BRIEF DESCRIPTION OF THE DRAWINGS

The present disclosure may be better understood, and its numerous features and advantages made apparent to those skilled in the art by referencing the accompanying drawings. The use of the same reference symbols in different drawings indicates similar or identical items.

FIG. 1 is a block diagram of an example processing system in accordance with some implementations.

FIG. 2 is a block diagram of a pipelined state management circuit implemented by the processing system of FIG. 1 in accordance with some implementations.

FIG. 3 is a block diagram of the processing system of FIG. 1 processing command stream instructions at a graphics processing unit in accordance with some implementations.

FIG. 4, FIG. 5, FIG. 6, FIG. 7, FIG. 8, and FIG. 9 together are a flow diagram illustrating an example method for performing pipelined graphics state management in accordance with at least some implementations.

FIG. 10 is a block diagram illustrating another configuration of the pipelined state management circuit implemented by the processing system of FIG. 1 in accordance with some implementations.

FIG. 11 illustrates an example of a graphics context hash table in accordance with some implementations.

FIG. 12 is a block diagram illustrating a further configuration of the pipelined state management circuit implemented by the processing system of FIG. 1 in accordance with some implementations.

FIG. 13 illustrates an example of a graphics context reuse table in accordance with some implementations.

FIG. 14 and FIG. 15 together are a flow diagram illustrating an example method for performing a graphics context reuse in accordance with at least some implementations.

FIG. 16 is a block diagram illustrating context reuse logic in the pipelined state management circuit of FIG. 1 performing a row selection process and a column selection process as part of the method in FIG. 14 and FIG. 15 in accordance with some implementations.

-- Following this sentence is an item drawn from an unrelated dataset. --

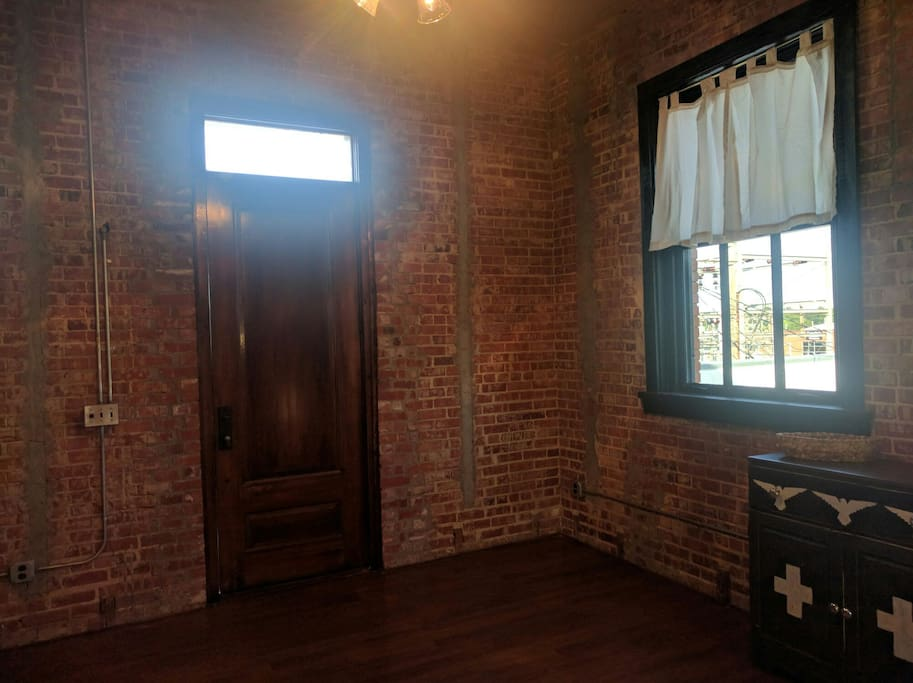 High ceilings, exposed brick and original historic windows.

FIG. 17 and FIG. 18 are block diagrams illustrating context reuse logic in the pipelined state management circuit of FIG. 1 performing context reuse check operations in accordance with some implementations.

DETAILED DESCRIPTION

To perform graphics processing, a central processing unit (CPU) of a system often issues to a GPU a call, such as a draw call, which includes a series of commands instructing the GPU to draw an object according to the CPU's instructions. As the draw call is processed through the GPU graphics pipeline, the draw call uses various configurable settings to decide how meshes and textures are rendered. A common GPU workflow involves updating the values of constants in a memory array and then performing a draw operation using the constants as data. A GPU whose memory array includes a given set of constants may be considered to be in a particular state. These constants and settings, referred to as context state (also referred to as “rendering state”, “GPU state”, or simply “state”), affect various aspects of rendering and include information the GPU needs to render an object. The context state provides a definition of how meshes are rendered and includes information such as the current vertex/index buffers, the current vertex/pixel shader programs, shader inputs, texture, material, lighting, transparency, and the like. The context state includes information unique to the draw or set of draws being rendered at the graphics pipeline. Context, therefore, refers to the required GPU pipeline state to draw something correctly.

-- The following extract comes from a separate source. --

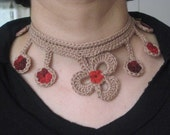A freeform necklace in beige with red-bourdeaux  flowers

Many GPUs use a technique known as pipelining to execute instructions. Pipelining enables a GPU to work on different steps of an instruction at the same time, thereby taking advantage of parallelism that exists among the steps needed to execute the instruction. As a result, the GPU can execute more instructions in a shorter period of time. The video data output by the graphics pipeline is dependent on state packages (e.g., context-specific constants) that are locally stored by the graphics pipeline. In GPUs, it is common to set up the state of the GPU, perform a draw operation, and then make only a small number of changes to the state before the next draw operation. The state settings (e.g., values of constants in memory) often remain the same from one draw operation to the next.

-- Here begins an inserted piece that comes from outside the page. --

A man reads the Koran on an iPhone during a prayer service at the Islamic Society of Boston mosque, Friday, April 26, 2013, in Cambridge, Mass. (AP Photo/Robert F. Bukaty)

The context-specific constants are locally maintained for quick access by the graphics pipeline. However, GPU hardware is generally memory constrained and only locally stores (and therefore operates on) a limited number of sets of context state. Accordingly, the GPU will often change the context state in order to start working on a new set of context registers because the graphics pipeline state needs to be changed to draw something else. The GPU performs a context roll to a newly supplied context to release the current context by copying the current registers into a newly allocated context before applying any new state updates by programming fresh register values. Due to the limited number of context state sets stored locally, the GPU sometimes runs out of context, and the graphics pipeline is stalled while waiting for a context to be freed so that a new context may be allocated. These stalls create a barrier in the GPU that prevent the GPU from continuing to work ahead with issuing draw packets and state updates.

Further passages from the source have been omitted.